Questions & débats (décembre 1998)
Frédéric Lesniewski (03.12.1998). — J’ai du mal à saisir le sens du mot « avatar ». D’après le dictionnaire il en existe deux définitions qui sont, pour moi, contradictoires :
- Métamorphose, transformation.
- Les malheurs, les tracas.
Quelqu’un a-t-il une explication ?
« cweil » (06.12.1998). — Une fois de plus, les dictionnaires donnent asile aux acceptions abusives, pourvu qu’elles soient largement implantées. Avatar, issu du sanskrit avatara, se rapporte, dans la religion hindoue, à l’incarnation d’un dieu sur terre ou à sa réincarnation. Il est probable que l’influence des mots aventure et avanie ait contribué au glissement de sens du mot de métamorphose vers mésaventure. Les avatars de Visnu (ou Vishnou) ne sont pas des mésaventures.
JR (03.12.1998). — Ah oui ! j’oubliais : Avatar a été un des nombreux termes lancés pour traduire « instance » en Ada. Il y avait aussi « incarnation ». Ce n’était pas moi je le jure.
Compléments
« cweil » critiquait la pratique du droit d’asile linguistique par les dictionnaires qu’il nous paraît logique, pourtant, de défendre. La préface du Nouveau Petit Robert revendique le refus de « l’autocensure d’une norme rigoureuse » en estimant qu’un tel rôle est spécifiquement dévolu au dictionnaire de l’Académie française. Du reste, voici la définition d’avatar que donne le Petit Larousse :
- Chacune des incarnations de Visnu, dans la religion hindoue.
- Transformation, changement dans le sort de qqn, qqch.
- (Abusif). Évènement fâcheux, accident.
Le côté « abusif » de l’interprétation accidentelle d’avatar est également souligné par le Petit Robert qui date son apparition de 1916 et note que, dans cette acception, le mot est souvent employé au pluriel.
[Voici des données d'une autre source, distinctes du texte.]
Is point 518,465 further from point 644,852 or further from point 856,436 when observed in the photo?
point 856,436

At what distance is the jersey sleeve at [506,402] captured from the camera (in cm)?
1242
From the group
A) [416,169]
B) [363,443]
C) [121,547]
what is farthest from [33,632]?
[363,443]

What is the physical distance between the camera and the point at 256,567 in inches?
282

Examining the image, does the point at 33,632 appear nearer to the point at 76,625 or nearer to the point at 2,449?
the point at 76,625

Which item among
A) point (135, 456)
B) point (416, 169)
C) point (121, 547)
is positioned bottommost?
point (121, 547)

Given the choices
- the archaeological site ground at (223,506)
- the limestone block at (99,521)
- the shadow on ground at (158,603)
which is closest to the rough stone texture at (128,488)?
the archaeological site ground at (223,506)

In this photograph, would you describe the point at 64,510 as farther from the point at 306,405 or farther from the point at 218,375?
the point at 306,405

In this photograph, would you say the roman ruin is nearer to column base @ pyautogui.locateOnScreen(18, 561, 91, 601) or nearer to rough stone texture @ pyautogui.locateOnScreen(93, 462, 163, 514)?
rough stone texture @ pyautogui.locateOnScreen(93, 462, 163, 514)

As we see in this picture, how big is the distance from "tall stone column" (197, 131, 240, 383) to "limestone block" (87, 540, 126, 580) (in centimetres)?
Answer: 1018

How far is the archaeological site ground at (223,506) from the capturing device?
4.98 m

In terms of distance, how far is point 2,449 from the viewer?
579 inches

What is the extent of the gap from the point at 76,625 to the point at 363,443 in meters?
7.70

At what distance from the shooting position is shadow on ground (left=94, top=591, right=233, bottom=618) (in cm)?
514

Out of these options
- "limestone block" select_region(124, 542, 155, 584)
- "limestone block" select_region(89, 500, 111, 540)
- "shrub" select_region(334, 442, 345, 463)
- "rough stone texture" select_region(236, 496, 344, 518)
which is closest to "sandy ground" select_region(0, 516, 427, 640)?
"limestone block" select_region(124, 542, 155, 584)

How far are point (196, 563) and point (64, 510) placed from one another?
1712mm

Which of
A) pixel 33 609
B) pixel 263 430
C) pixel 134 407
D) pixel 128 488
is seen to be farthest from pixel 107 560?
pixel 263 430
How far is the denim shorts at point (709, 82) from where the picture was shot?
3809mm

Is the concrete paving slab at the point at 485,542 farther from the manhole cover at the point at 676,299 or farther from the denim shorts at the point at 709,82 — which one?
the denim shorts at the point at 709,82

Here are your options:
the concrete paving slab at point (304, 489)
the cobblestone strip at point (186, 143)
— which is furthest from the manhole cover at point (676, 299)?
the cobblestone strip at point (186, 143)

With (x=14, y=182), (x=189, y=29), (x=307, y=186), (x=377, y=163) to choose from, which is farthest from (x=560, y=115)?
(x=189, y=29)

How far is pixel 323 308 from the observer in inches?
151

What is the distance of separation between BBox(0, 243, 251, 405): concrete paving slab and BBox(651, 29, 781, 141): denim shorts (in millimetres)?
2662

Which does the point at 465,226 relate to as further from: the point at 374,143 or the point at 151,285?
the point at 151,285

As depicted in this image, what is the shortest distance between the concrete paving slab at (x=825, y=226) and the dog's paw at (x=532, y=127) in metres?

La 9e édition du Dictionnaire de l’Académie française (1992) ne connaît que les deux premiers sens indiqués en donnant comme exemples : Que d’avatars dans la vie politique de cet homme ! Cette institution va connaître un nouvel avatar.
Les acceptions admises évoluent. La 8e édition du Dictionnaire de l’Académie (1932—1935) était un peu plus concise (quand la 6e édition de 1835 ignorait purement et simplement le terme) :
AVATAR. n. m. Dans la religion hindoue, Chacune des incarnations de Vichnou. Par extension, il signifie familièrement Changement ou Transformation d’un objet ou d’un individu qui en a déjà subi plusieurs. Que d’avatars dans la vie politique de cet homme d’État !
Et, quelque soixante ans avant la 8e édition du Dictionnaire de l’Académie, Littré se bornait à :
AVATAR (a-va-tar) ou AVATARA (a-va-ta-ra), s[ubstantif] m[asculin] — Dans la religion indienne, descente d’un Dieu sur la terre, et en particulier, les incarnations de Vishnou qui sont en dix principales formes : poisson, tortue, sanglier, homme-lion, nain, les deux Sama, Crischna, Bouddha et Calci.
Le TLFI (Trésor de la langue française informatisé), outre les définitions admises par l’Académie, note :
SYNT[hèse]. Être accablé d’avatars continuels (Céline, Mort à crédit, 1936, p. 319), parler des avatars de sa carrière (Cendrars, Bourlinguer, 1948, p. 14). Rem. Ce dernier sens, proche des termes aventure et accident, est condamné par un certain nombre de puristes. Cependant Hanse 1949 accueille « l’emploi d’avatars dans le sens d’aventures ou, par une nouvelle extension, de : soucis, tracas, ennuis, vicissitudes, bouleversements liés à une suite de péripéties » alors qu’il condamne l’emploi d’avatars dans le sens d’avaries dans les expr. fam. colis qui subissent des avatars, ou encore avoir des avatars au moteur. L’Ac[adémie] juge l’emploi impropre.
Les dictionnaires des difficultés recommandent d’éviter l’emploi « abusif » et de parler plutôt d’ennuis pour des personnes, d’avaries ou d’incidents pour des objets inanimés... même si l’utilisation d’avatar dans ce sens est attestée parfois dans la langue littéraire (comme le relevait le TLFI).
Dans ce sens, avatar peut appartenir à la langue familière, sans doute, mais il semble toujours à éviter dans la langue soutenue (spécialement à l’écrit).